De Benedetti ha distrutto l’Olivetti con Bersani, ora demolisce la sinistra
Dalle portaerei di Repubblica e l’Espresso ha sostenuto proprio quel partito politico che ora attacca
De Benedetti e il libro con "l'aria fritta ideologica"
Da qualche giorno Carlo De Benedetti ha ammollato un libriccino dal titolo “Radicalità. Il cambiamento che serve all’Italia”. Un libello leggero, alimentato ad aria fritta ideologica, uno dei propellenti preferiti dall’Ingegnere (il direttore di Affari ne ha parlato qui).
Naturalmente De Benedetti è stato subito invitato da Lilli Gruber su La7, anche per motivi di scuderia visto che il libello gli è stato edito da Solferino di Cairo. La cosa divertente del libro è che De Benedetti spara ad alzo zero sulla politica della sinistra e dei sindacati dimenticandosi che lui è stato la “tessera numero uno” del Partito democratico e la mente poco occulta che dalle portaerei di Repubblica e l’Espresso ha sostenuto proprio quella sinistra che ora innaffia di sputi.
La vicenda della famiglia è stata riassunta anche dal condirettore di Affari. Dalla Gruber De Benedetti è andato probabilmente per presentare un nuovo programma politico sfruttando la vittoria di Elly Schlein e il libriccino è frutto immaturo del tentativo di supportare quanto dice a parole. La cosa ulteriormente divertente è che l’Ingegnere, nell’intervista, ha chiesto una “patrimoniale contro i ricchi” per poi dire che intanto lui ha la residenza in Svizzera e non la pagherebbe.
Insomma un Marchese del Grillo torinese che vuole fare – come spesso capita- il benefattore con le terga degli altri. Si tratta infatti solo di una misura auspicata per i colleghi ricchi perché –come noto- è importante l’esempio. Quello che non si dice mai abbastanza è che però Carlo De Benedetti è stato il protagonista della distruzione dell’informatica italiana e cioè di quell’Olivetti che era un fiore all’occhiello della nostra industria e per un certo tempo contese all’IBM il primato mondiale.

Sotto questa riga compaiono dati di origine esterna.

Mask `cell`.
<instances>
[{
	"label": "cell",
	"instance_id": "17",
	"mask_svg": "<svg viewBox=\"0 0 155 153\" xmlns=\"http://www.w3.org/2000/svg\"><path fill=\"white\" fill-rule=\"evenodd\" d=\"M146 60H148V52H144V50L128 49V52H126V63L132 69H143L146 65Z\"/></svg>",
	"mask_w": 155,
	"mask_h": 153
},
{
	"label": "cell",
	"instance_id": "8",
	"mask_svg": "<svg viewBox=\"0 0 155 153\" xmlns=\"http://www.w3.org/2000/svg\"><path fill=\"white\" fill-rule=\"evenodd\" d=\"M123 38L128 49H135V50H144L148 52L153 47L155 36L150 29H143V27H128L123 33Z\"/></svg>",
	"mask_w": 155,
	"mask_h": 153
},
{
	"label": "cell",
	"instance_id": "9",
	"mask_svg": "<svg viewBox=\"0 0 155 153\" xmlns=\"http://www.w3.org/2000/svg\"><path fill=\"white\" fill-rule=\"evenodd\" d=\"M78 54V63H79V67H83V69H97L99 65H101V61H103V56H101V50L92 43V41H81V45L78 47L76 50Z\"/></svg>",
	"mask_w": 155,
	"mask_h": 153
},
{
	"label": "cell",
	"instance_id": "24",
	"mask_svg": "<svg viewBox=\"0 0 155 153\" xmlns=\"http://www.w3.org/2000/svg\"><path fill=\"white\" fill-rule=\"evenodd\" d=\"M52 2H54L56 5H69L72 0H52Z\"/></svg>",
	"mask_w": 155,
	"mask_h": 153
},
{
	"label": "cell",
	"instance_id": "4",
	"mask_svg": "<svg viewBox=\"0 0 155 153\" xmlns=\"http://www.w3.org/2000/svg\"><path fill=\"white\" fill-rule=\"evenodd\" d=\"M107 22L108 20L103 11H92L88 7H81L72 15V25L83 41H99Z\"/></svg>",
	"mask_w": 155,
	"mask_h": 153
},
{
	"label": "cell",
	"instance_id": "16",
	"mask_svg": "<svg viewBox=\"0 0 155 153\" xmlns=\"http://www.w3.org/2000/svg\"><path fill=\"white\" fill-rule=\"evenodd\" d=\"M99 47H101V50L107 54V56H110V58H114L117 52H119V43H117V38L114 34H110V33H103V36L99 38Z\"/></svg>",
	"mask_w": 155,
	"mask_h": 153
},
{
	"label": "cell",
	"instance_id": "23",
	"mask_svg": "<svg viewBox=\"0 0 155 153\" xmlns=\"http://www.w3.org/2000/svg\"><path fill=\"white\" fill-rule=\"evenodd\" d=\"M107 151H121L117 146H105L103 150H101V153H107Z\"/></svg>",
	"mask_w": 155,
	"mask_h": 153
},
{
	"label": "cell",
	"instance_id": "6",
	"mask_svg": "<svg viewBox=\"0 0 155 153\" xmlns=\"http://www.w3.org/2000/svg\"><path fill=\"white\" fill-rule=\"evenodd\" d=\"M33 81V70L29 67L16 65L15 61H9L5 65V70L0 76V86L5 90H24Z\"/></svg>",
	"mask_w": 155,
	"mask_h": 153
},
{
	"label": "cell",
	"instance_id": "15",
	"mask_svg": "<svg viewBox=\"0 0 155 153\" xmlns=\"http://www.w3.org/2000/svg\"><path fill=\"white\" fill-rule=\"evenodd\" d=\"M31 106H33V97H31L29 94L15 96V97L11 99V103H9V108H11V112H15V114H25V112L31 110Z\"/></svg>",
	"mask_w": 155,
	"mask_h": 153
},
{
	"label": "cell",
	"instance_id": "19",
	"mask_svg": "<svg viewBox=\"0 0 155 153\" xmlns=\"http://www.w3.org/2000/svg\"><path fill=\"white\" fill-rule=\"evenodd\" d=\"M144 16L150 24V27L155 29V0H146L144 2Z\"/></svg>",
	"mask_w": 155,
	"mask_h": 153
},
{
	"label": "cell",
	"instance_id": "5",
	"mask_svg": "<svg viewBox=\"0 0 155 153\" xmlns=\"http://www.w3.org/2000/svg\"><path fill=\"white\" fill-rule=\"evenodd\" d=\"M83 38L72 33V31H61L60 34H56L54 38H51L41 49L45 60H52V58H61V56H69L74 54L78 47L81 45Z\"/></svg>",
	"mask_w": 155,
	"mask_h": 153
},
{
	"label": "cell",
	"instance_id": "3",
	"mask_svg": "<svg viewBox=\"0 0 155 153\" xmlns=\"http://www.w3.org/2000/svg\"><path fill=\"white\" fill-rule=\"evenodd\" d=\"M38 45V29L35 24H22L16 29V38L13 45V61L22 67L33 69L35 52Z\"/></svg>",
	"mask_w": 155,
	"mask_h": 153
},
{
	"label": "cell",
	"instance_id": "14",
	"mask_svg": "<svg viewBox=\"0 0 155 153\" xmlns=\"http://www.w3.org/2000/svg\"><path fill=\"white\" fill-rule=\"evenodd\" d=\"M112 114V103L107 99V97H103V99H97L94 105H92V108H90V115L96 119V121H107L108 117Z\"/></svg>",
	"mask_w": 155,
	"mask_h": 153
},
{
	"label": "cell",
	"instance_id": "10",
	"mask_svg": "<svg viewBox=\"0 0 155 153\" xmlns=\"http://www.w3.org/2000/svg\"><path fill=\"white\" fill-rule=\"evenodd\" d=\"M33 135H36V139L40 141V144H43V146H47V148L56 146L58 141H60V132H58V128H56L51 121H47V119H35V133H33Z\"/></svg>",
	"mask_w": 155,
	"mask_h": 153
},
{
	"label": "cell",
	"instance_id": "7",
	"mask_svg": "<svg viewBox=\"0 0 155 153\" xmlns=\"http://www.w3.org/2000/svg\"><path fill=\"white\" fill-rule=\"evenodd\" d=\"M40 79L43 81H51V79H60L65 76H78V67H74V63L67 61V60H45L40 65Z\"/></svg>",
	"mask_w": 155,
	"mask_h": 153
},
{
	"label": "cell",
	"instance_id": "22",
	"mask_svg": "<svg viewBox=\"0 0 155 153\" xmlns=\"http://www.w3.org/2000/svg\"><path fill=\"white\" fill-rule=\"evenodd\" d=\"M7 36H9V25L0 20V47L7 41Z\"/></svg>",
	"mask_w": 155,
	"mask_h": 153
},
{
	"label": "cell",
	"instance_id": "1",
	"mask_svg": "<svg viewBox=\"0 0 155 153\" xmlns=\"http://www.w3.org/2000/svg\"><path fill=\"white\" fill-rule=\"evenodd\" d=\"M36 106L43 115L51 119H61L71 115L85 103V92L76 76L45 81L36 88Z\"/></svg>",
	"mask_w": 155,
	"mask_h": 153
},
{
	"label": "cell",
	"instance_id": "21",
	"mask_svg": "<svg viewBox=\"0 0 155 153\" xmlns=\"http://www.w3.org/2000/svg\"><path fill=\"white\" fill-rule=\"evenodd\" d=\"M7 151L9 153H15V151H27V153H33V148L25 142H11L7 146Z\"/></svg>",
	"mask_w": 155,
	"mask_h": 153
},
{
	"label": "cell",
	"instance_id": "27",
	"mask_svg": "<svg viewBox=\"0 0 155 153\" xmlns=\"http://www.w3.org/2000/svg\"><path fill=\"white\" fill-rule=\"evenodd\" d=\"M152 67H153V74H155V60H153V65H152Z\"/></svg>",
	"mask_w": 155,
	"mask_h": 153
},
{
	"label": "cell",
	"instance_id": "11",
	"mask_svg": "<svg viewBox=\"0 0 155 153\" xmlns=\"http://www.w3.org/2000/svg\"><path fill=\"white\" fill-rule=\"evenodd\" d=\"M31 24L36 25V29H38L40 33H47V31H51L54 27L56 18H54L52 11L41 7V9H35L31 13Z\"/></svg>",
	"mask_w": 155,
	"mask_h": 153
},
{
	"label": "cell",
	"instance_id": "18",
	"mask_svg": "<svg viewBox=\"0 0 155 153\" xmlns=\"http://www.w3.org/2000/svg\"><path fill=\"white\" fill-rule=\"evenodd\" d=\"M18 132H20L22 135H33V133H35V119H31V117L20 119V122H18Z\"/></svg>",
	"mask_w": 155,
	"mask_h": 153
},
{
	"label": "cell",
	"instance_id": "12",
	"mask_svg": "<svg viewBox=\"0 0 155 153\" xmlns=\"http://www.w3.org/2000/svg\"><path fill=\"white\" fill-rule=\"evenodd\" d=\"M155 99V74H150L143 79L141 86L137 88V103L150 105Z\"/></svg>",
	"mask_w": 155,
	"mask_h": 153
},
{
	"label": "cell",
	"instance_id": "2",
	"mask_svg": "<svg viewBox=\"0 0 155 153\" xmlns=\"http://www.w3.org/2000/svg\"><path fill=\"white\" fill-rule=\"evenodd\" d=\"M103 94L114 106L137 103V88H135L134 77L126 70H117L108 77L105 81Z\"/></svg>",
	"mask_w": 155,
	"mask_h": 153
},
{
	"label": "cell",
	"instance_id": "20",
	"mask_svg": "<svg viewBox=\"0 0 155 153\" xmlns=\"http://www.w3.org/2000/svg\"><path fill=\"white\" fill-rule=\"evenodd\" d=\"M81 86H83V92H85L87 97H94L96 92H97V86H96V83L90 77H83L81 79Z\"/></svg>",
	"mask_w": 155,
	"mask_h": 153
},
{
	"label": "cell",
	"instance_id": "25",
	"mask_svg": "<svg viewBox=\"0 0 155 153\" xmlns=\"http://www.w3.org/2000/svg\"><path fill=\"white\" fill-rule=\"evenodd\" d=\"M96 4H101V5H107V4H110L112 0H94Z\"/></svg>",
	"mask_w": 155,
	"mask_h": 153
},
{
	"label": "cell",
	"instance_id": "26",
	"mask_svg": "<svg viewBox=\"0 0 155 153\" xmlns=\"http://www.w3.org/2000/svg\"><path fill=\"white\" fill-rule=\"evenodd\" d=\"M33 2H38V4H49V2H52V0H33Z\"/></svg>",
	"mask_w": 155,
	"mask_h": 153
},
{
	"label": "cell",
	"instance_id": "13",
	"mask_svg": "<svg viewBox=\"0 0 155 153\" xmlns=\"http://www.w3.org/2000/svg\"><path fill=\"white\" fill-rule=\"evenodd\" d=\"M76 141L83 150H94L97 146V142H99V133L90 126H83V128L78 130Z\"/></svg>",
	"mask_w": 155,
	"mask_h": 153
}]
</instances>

Un’azienda conosciuta in tutto il mondo che illustrò l’Italia non solo per la tecnologia ma anche per il nostro inimitabile design industriale del resto più volte premiato con ben sedici compassi d’oro. E fu proprio grazie alla sinistra di governo e sindacale che riuscì a fare profitto affossandola. Il periodo dell’Olivetti di Carlo De Benedetti fu deludente per i lavoratori, operai e colletti bianchi che si occupavano di informatica.
Infatti, dopo una fase di iniziale successo, con il celebre modello M24, l’Olivetti non ne azzeccò più una. Scelse e mantenne un sistema operativo proprietario, il Cosmos con la Linea 1 quando tutto il mondo andava verso Windows che poi divenne lo standard de facto. In seguito la dirigenza si fissò su una linea Lsx di minicomputer con sistema operativo Linux -like, assolutamente non competitiva con le workstation. Quando l’informatica italiana andò in seria difficoltà per la concorrenza della sua rivale Ibm De Benedetti abbandonò l’informatica al suo destino, passando ai cellulari e alle telcomunicazioni, poi all’energia e poi alla sanità indebitando pesantemente le aziende acquisite.
L’Olivetti Solutions fu venduta alla cinese Wang che la cedette all’olandese Getronics per finire a Eutelia ed infine ad Agile. Vicenda terminata con il fallimento per bancarotta fraudolenta. Questa la triste fine di quella che era una storia di eccellenza italiana. Chi però permise quello che in gergo industriale – finanziario si chiama “spezzatino”, cioè la vendita a pezzi dei pezzi pregiati di un’azienda, fu l’allora ministro dell’Industria Pierluigi Bersani, il “figlio di Bettola”, ex giovanile “angelo del fango” nell’alluvione di Firenze e soprattutto responsabile insieme alla FIOM – CGIL della distruzione nel 1998 dell’Olivetti insieme a De Benedetti.
Allora l’operazione fu possibile grazie all’influenza ideologica e pratica di Massimo D’Alema perché si era nella fase del PDS liberale che vendeva e svendeva tutto il patrimonio pubblico al primo che passava. E desta quindi meraviglia che ora De Benedetti ci faccia una pastorale proprio contro quella sinistra che lo ha fatto ricco affossando non solo un gioiello nazionale ma una intera strategia industriale.